Storms and other severe weather events can cause both public health and economic problems for communities and municipalities. Many severe events can result in fatalities, injuries, and property damage, and preventing such outcomes to the extent possible is a key concern.
Using the “Storm Data” published by the National Oceanic and Atmospheric Administration (NOAA), this paper looks at the human and economic impact of extreme weather conditions.
We use fatality and injury counts to assess the human impact, and crop and property damage estimates to assess the economic impact.
Tornadoes have have the biggest impact on people by an order of magnitude, accounting for 65% of all injuries and 37% of fatalities. Excessive Heat and Flooding also account for a significant proportion of fatalities.

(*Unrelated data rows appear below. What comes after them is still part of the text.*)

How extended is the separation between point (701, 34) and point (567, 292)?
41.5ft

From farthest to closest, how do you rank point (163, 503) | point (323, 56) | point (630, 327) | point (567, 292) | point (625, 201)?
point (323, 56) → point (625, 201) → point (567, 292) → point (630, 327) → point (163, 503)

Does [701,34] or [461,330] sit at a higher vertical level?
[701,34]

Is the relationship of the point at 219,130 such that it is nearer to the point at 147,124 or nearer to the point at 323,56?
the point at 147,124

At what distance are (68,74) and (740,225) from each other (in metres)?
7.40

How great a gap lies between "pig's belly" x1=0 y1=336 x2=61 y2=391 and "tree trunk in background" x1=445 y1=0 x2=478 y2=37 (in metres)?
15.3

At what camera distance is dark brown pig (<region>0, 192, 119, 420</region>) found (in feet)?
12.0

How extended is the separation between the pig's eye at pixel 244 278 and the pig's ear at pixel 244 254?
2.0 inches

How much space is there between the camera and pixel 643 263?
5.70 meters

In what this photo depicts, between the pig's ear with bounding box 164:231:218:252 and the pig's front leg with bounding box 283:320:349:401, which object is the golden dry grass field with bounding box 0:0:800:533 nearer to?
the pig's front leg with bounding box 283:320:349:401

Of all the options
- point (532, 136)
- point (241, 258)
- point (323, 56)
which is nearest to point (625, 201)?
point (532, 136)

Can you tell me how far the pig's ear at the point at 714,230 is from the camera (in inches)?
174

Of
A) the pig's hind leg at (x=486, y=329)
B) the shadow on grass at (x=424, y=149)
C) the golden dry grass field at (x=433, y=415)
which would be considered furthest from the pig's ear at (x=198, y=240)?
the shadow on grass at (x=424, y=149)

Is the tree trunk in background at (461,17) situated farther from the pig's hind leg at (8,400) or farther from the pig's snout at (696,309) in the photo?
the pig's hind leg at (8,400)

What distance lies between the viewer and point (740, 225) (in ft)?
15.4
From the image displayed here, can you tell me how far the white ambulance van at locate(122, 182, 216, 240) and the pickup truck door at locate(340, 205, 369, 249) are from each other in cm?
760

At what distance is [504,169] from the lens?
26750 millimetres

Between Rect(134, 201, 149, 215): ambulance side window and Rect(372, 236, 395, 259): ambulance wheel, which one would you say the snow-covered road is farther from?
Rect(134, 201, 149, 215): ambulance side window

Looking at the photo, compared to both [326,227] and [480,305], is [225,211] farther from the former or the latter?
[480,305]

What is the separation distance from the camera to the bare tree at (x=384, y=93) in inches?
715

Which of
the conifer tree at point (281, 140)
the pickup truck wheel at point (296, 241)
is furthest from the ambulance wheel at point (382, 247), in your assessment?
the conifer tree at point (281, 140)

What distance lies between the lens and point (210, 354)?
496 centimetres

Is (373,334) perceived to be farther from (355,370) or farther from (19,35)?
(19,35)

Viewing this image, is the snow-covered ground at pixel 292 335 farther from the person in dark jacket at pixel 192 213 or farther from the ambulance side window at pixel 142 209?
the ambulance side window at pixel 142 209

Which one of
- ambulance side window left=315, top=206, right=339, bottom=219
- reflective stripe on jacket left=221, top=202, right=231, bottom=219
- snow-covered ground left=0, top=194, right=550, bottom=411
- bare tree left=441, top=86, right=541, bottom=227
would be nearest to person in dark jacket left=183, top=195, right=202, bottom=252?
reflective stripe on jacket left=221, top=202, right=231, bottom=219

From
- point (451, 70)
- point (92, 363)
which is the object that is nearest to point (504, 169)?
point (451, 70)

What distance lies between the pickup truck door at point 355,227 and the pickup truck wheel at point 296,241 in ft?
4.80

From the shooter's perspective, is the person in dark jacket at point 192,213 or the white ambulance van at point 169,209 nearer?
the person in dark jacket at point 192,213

In terms of economic impact, FLOODS, HURRICANE/TYPHOON, TORNADO and STORM SURGE come top, accounting for more than 67% of all economic damage between them.
Load required libraries:
library(plyr) # For 'arrange', to sort our data
library(reshape2) # For melting wide to tall data
library(ggplot2) # For awsome plotting
The data for this assignment come in the form of a comma-separated-value file compressed via the bzip2 algorithm to reduce its size. You can download the file from the course web site: Storm Data [47Mb]
There is also some documentation of the database available. Here you will find how some of the variables are constructed/defined.
National Weather Service Storm Data Documentation
National Climatic Data Center Storm Events FAQ
The events in the database start in the year 1950 and end in November 2011. In the earlier years of the database there are generally fewer events recorded, most likely due to a lack of good records. More recent years should be considered more complete.
Download and decompress using bash rather than R - it seems much faster! the R fragment below uses the alternate knitr engine by specifying engine='bash', which allows us to execute bash commands instead of R!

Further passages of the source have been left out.